• Task goal
Convert every line of the items below into a JSON list of strings, with one string per line and blank lines omitted.

• Input
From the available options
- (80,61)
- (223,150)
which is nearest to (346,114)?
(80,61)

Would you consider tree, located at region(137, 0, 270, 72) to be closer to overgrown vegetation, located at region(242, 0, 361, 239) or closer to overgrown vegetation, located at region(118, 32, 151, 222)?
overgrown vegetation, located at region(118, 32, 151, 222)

• Response
[
  "From the available options",
  "- (80,61)",
  "- (223,150)",
  "which is nearest to (346,114)?",
  "(80,61)",
  "Would you consider tree, located at region(137, 0, 270, 72) to be closer to overgrown vegetation, located at region(242, 0, 361, 239) or closer to overgrown vegetation, located at region(118, 32, 151, 222)?",
  "overgrown vegetation, located at region(118, 32, 151, 222)"
]